> [What to do] Write out the records once more, exactly, and keep any image out.

> [Material for this task]
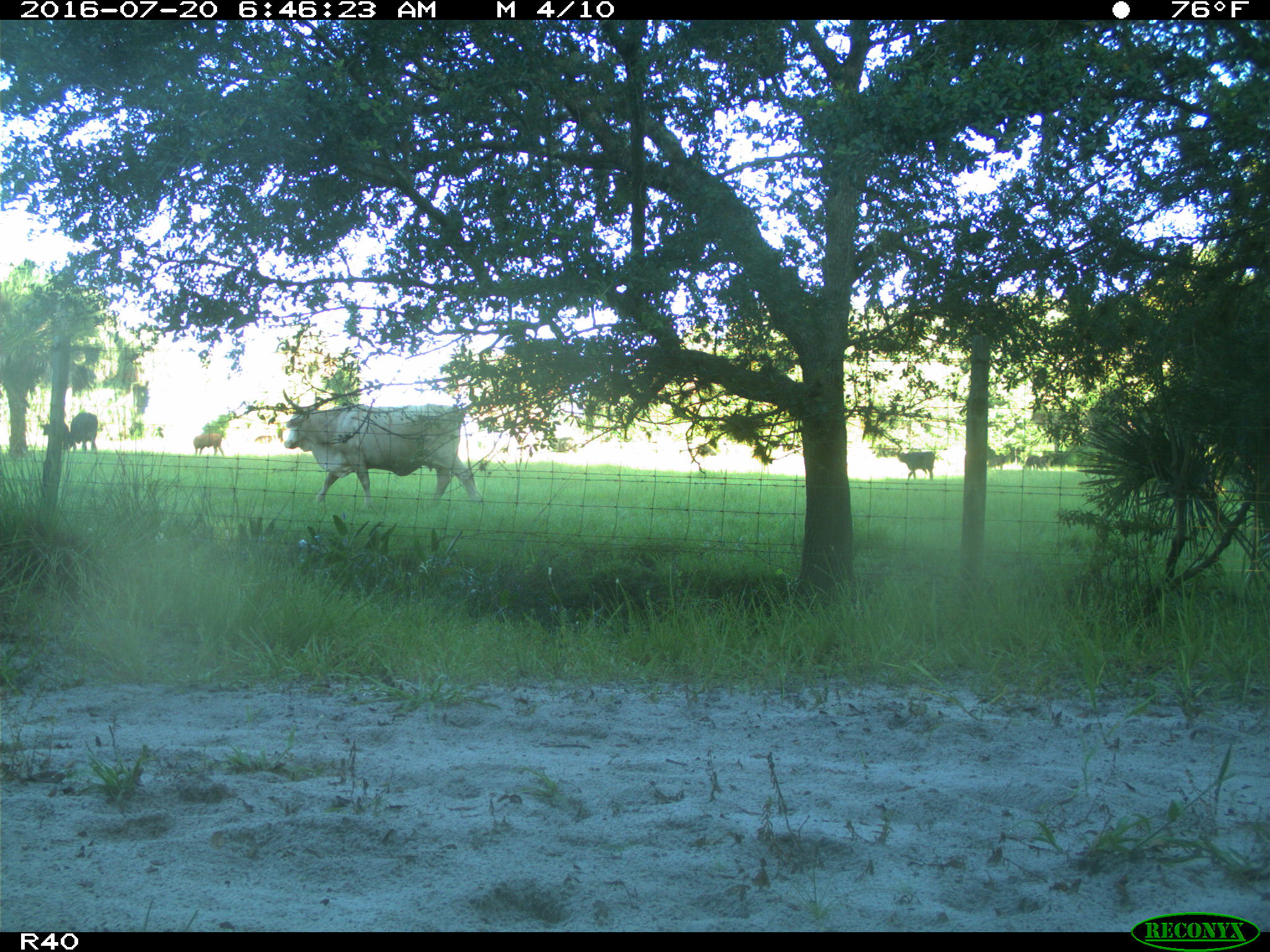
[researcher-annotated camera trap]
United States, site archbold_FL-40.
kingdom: Animalia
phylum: Chordata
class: Mammalia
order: Artiodactyla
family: Bovidae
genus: Bos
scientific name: Bos taurus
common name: domestic cow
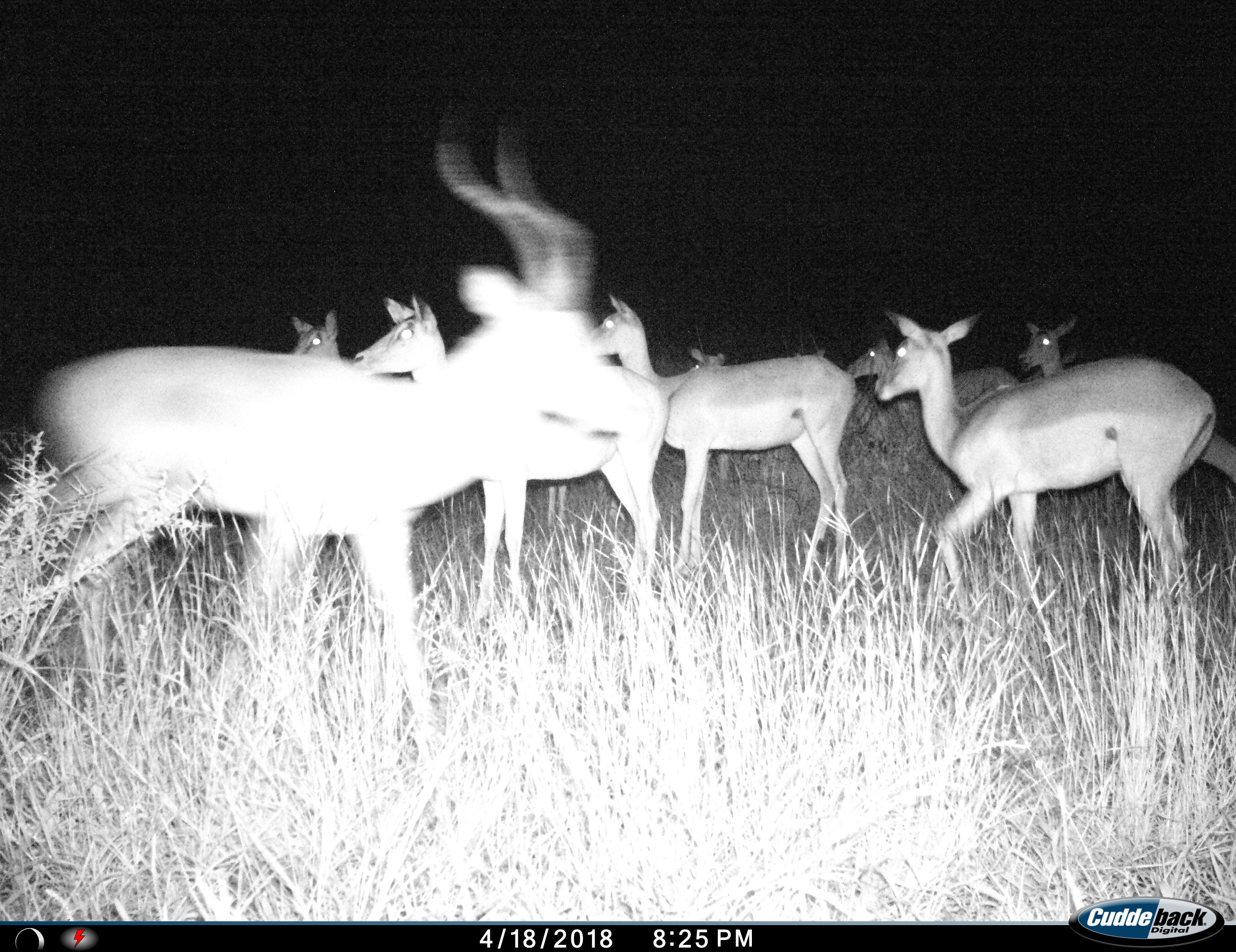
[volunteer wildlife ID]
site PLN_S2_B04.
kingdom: Animalia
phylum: Chordata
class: Mammalia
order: Artiodactyla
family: Bovidae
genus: Aepyceros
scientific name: Aepyceros melampus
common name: impala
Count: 9.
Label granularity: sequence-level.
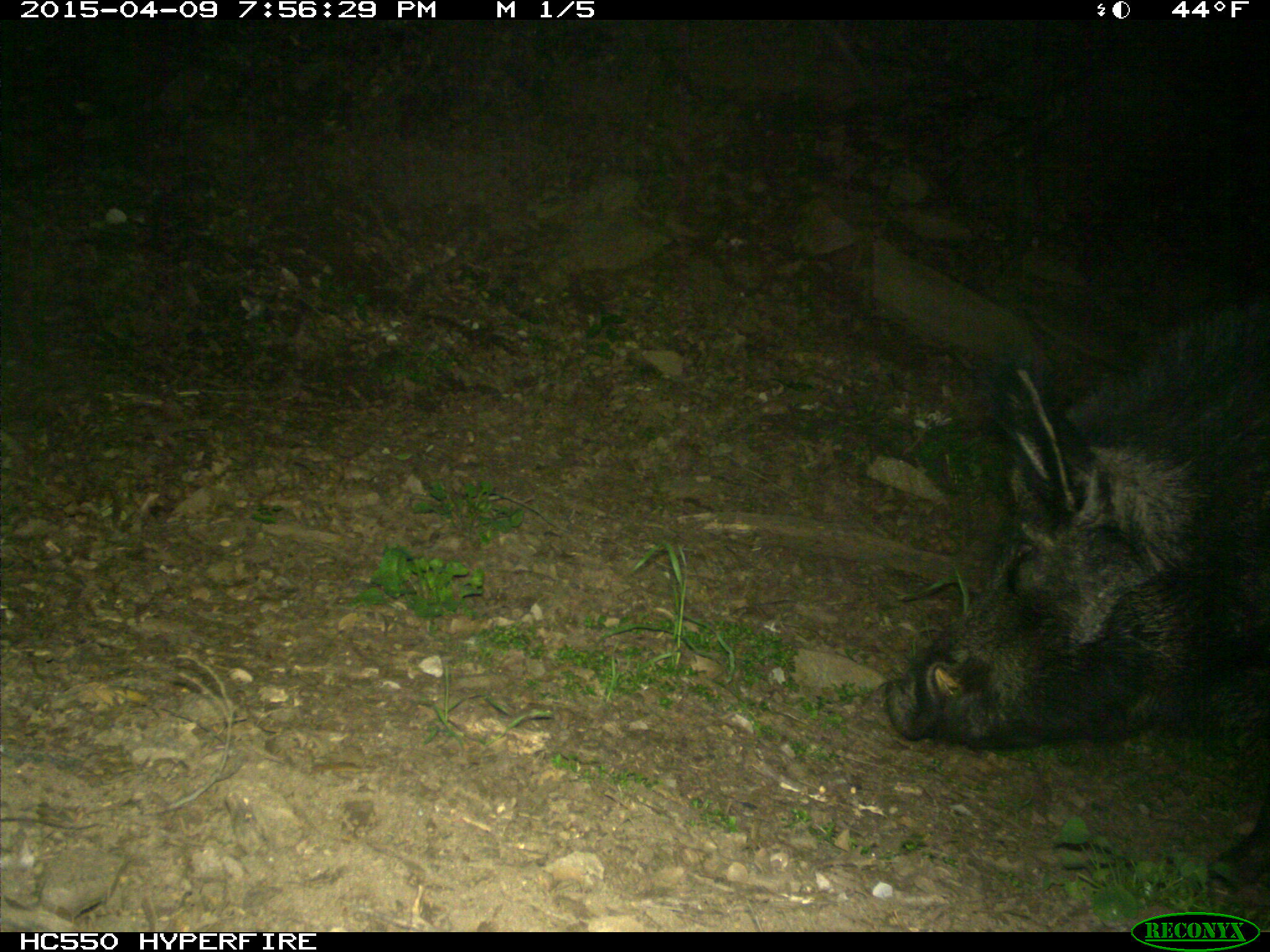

> [Your solution]
[researcher-annotated camera trap]
United States, site archbold_FL-40.
kingdom: Animalia
phylum: Chordata
class: Mammalia
order: Artiodactyla
family: Bovidae
genus: Bos
scientific name: Bos taurus
common name: domestic cow
[volunteer wildlife ID]
site PLN_S2_B04.
kingdom: Animalia
phylum: Chordata
class: Mammalia
order: Artiodactyla
family: Bovidae
genus: Aepyceros
scientific name: Aepyceros melampus
common name: impala
Count: 9.
Label granularity: sequence-level.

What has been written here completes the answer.